The legs terminate in double spiked feet, which come attached to a ground-level spreader. In principle I don’t like ground-level spreaders much, but the ground is pretty flat in Texas, and since it’s a quick way to set up and anchor the tripod I use it a lot. A mid-level spreader and larger rubber feet can be purchased from Manfrotto dealers.
Two-stage tripods are more usably flexible than single stage legs since they cover a wider range of heights and can pack down to a more compact piece of luggage (28” if I take the head off.) On the other hand, they can be more physically flexible because they have more joints than a single-stage tripod.
I haven’t noticed any give in the connections, but there is flex in the aluminum tubing itself. It’s slight, and only noticeable when extended, but present. Carbon legs, while pricier, can be much stiffer. At the end of the day though, this is an area where heavier tripods win the day due to sheer mass. During full-extension high-drag pans in heavy winds, I miss my old sixty pound sticks and megaton heads.

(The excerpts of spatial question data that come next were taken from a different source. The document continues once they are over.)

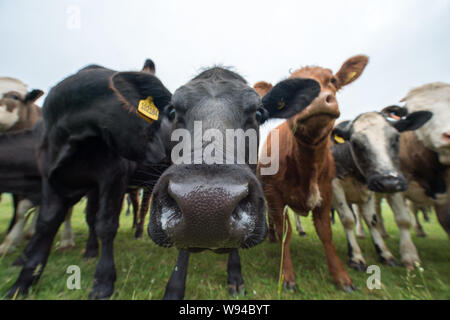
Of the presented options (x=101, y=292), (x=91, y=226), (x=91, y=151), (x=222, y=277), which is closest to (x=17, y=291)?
(x=101, y=292)

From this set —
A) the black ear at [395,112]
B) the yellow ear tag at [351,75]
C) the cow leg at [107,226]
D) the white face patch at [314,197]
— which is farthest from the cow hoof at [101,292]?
the black ear at [395,112]

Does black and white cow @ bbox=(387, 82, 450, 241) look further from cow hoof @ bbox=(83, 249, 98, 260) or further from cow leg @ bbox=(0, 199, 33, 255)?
cow leg @ bbox=(0, 199, 33, 255)

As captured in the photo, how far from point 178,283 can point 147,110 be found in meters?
1.92

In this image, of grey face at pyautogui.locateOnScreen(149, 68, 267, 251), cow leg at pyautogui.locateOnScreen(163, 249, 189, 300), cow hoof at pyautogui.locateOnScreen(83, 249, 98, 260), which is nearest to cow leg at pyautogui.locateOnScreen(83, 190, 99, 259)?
cow hoof at pyautogui.locateOnScreen(83, 249, 98, 260)

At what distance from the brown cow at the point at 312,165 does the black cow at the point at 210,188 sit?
958mm

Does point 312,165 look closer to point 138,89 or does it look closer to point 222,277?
point 222,277

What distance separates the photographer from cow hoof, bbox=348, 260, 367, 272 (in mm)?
3258

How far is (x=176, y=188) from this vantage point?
1.07 meters

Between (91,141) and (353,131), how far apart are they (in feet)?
14.4

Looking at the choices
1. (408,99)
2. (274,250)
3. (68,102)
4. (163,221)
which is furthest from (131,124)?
(408,99)

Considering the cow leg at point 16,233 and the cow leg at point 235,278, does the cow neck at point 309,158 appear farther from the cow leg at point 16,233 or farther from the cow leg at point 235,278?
the cow leg at point 16,233

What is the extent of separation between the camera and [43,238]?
2.38m

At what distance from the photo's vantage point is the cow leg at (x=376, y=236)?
3603 mm
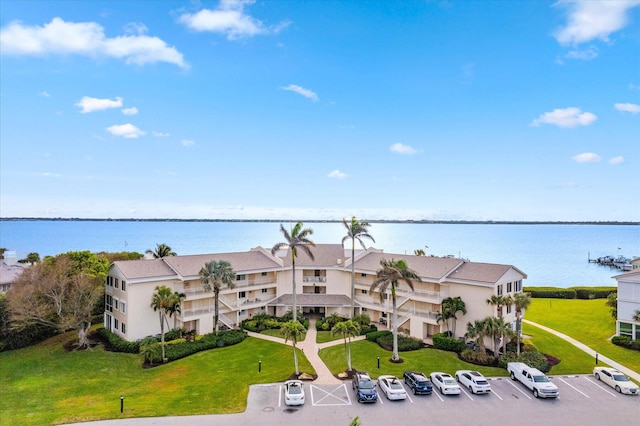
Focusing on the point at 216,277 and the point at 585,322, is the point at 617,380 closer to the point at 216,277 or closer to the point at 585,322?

That said, the aluminum legs really do a great job. With a wide enough spread, especially when the spikes are firmly embedded in the ground, the 515MB sticks are very solid, and a good support for the 519 head. Together, they make a good team.
The head weighs in at 6.4 pounds, and the tripod at 7.5. Fourteen pounds is a very easy load, and we’ve already added a homemade shoulder strap to make it easier to tote. Professional straps are available, but a simple nylon strap sewn directly around the tubing doesn’t have any hardware to clank against the legs in a stiff breeze.
Also, the legs are so compact when folded that it’s tough to get a fingerhold, but by not retracting the legs all the way, a hand-wide handle is revealed which balances the sticks perfectly with the 519. The legs also open wide enough to make leveling the bowl easily and there are advantages to getting heads and sticks from the same manufacturer.
It’s a very good package, splitting the difference between lightness and strength, portability and stability, and making the most of new technology and old techniques. Of course, for all the new materials, modern tripods still have three legs, and modern heads still contain lubricating fluid for smoothing tilts and pans. Some things never change.